In reptiles, birds, and humans and other mammals, the lagena is part of the vestibular system. Amphibians, fish, birds, and similar lower-level vertebrates have three parts to the membranes making up the inner ear, of which the lagena is one. Alternatively, in humans, it is a part of the cochlea, the section of inner ear responsible for acoustic processing. Whether studied in humans, birds, or amphibians; the inner ear, lagena, and other membranes each contribute to transmission of sound and assist with functions relative to equilibrium, object tracking, and eye control.

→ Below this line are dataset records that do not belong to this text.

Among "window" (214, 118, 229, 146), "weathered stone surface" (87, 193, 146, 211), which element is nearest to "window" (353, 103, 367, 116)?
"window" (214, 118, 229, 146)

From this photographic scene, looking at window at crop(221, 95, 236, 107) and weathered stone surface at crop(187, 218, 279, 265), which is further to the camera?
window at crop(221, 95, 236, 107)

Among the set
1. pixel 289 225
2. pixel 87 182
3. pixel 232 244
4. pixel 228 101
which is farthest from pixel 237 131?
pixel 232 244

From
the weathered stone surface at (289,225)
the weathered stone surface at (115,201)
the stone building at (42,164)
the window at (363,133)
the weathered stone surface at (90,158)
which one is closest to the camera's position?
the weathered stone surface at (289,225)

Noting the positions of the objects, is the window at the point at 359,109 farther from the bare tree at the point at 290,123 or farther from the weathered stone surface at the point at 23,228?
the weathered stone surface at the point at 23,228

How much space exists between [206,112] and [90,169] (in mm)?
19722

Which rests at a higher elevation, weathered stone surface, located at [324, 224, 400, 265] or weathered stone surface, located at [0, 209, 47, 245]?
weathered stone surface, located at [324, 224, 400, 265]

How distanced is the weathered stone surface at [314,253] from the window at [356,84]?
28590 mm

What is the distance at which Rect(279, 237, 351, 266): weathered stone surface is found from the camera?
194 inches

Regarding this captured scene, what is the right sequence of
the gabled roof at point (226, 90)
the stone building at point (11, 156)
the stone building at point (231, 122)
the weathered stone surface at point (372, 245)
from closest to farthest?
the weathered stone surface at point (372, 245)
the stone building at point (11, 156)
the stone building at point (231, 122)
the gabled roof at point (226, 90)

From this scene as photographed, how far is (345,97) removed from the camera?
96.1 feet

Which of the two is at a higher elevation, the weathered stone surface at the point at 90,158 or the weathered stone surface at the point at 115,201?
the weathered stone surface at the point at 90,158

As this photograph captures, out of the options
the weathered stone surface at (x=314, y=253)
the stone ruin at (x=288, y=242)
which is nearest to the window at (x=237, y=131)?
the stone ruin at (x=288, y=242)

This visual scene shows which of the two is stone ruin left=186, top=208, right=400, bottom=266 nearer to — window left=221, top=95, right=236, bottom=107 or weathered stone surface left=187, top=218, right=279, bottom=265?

Diagrams, cross sections, and other visual aids depicting the vestibular system or inner ear of humans, amphibians, birds, or other vertebrates typically display an area that resembles a coiled snail shell. Such snail shell structures are known as the cochlea in humans or the sacculus in amphibians. Inside the cochlea and in the area surrounding it are numerous membranes and other tissue structures. Most of these components transmit sound waves. Other components surrounding the cochlea contribute to proper pressure and equilibrium to help maintain balance and visual tracking abilities and to ensure acoustic transmissions can flow easily through auditory membranes and other structures.
For humans, the lagena is a part of the vestibular system located deep in the inner ear. It is a part of the upper portion of the ductus cochlearis, more commonly known as the cochlea. The lagena is attached to the cupula, a structure within the cochlea that is covered in hair cell receptors that vibrate as sound is transmitted through the inner ear. As part of the ductus cochlearis, the lagena is part of the closed off canal between the scala tympani above and the scala vestibuli below. Primarily, this section of the inner ear provides the boney structure needed to channel and process acoustic information, sending transmissions first to the acoustic nerve and from there to the brain.
Information regarding the human vestibular system seldom references the lagena specifically. Rather, it references the entire cochlea. Textbooks, research data, and other information sources primarily discuss the lagena in reference to lower vertebrates such as birds and amphibians. Vestibular systems in lower vertebrates function much the same as in humans but with modifications in structure. For example, in birds the lagena is the terminal end of the cochlea, rather than the upper portion as seen in human vestibular systems. Comparatively, in fish and amphibians, the lagena is an appendage of the sacculus, with the sacculus serving a similar function as the cochlea in humans and birds.